■ What is asked ■
Copy the lines below word for word, keeping every line in its original order.

━━ Records to process

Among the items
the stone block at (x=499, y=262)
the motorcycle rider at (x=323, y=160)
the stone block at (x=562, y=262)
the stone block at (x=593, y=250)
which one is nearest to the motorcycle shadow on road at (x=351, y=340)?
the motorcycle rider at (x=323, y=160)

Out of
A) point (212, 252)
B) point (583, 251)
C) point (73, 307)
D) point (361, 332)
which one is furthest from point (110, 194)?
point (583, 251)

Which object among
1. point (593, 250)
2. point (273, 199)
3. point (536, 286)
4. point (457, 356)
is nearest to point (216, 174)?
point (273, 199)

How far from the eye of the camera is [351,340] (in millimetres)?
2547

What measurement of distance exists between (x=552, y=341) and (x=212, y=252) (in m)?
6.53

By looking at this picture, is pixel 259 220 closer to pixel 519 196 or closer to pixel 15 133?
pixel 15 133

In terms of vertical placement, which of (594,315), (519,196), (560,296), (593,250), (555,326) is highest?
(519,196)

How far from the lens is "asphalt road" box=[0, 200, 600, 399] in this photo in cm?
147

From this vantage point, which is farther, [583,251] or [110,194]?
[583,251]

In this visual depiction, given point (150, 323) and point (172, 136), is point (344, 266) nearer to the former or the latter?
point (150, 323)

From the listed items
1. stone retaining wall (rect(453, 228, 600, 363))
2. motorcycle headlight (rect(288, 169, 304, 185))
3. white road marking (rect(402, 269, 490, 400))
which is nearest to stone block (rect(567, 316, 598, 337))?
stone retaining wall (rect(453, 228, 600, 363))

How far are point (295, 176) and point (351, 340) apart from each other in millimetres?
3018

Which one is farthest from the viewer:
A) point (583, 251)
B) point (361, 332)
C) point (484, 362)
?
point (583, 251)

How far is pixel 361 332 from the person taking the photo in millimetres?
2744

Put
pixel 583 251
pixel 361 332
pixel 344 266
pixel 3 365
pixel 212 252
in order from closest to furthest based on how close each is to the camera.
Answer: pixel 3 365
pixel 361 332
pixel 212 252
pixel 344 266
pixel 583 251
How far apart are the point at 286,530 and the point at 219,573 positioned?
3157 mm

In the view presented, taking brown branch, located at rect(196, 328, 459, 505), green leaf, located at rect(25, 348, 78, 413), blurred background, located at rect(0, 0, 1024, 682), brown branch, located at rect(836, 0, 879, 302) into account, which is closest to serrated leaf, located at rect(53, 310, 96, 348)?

━━━━

■ Reply to the task ■
Among the items
the stone block at (x=499, y=262)
the motorcycle rider at (x=323, y=160)
the stone block at (x=562, y=262)
the stone block at (x=593, y=250)
which one is nearest to the motorcycle shadow on road at (x=351, y=340)?
the motorcycle rider at (x=323, y=160)

Out of
A) point (212, 252)
B) point (583, 251)
C) point (73, 307)
D) point (361, 332)
which one is furthest from point (110, 194)?
point (583, 251)

Which object among
1. point (593, 250)
2. point (273, 199)
3. point (536, 286)
4. point (457, 356)
is nearest to point (216, 174)?
point (273, 199)

How far from the eye of the camera is [351,340] (in millimetres)?
2547

What measurement of distance exists between (x=552, y=341) and (x=212, y=252) (in m)?
6.53

By looking at this picture, is pixel 259 220 closer to pixel 519 196 or closer to pixel 15 133?
pixel 15 133

In terms of vertical placement, which of (594,315), (519,196), (560,296), (593,250), (555,326) is highest?
(519,196)

How far from the lens is "asphalt road" box=[0, 200, 600, 399] in this photo in cm?
147

From this vantage point, which is farther, [583,251] or [110,194]?
[583,251]

In this visual depiction, given point (150, 323) and point (172, 136), is point (344, 266) nearer to the former or the latter?
point (150, 323)

From the listed items
1. stone retaining wall (rect(453, 228, 600, 363))
2. motorcycle headlight (rect(288, 169, 304, 185))
3. white road marking (rect(402, 269, 490, 400))
which is nearest to stone block (rect(567, 316, 598, 337))?
stone retaining wall (rect(453, 228, 600, 363))

How far are point (295, 176) and point (351, 340) apart from each other in millimetres?
3018

Which one is farthest from the viewer:
A) point (583, 251)
B) point (361, 332)
C) point (484, 362)
?
point (583, 251)

How far is pixel 361 332 from the person taking the photo in millimetres?
2744

Put
pixel 583 251
pixel 361 332
pixel 344 266
pixel 3 365
pixel 212 252
in order from closest to furthest based on how close each is to the camera.
Answer: pixel 3 365
pixel 361 332
pixel 212 252
pixel 344 266
pixel 583 251
How far apart are the point at 286,530 and the point at 219,573 positioned?
3157 mm

In the view presented, taking brown branch, located at rect(196, 328, 459, 505), green leaf, located at rect(25, 348, 78, 413), blurred background, located at rect(0, 0, 1024, 682), brown branch, located at rect(836, 0, 879, 302) into account, which is closest to serrated leaf, located at rect(53, 310, 96, 348)?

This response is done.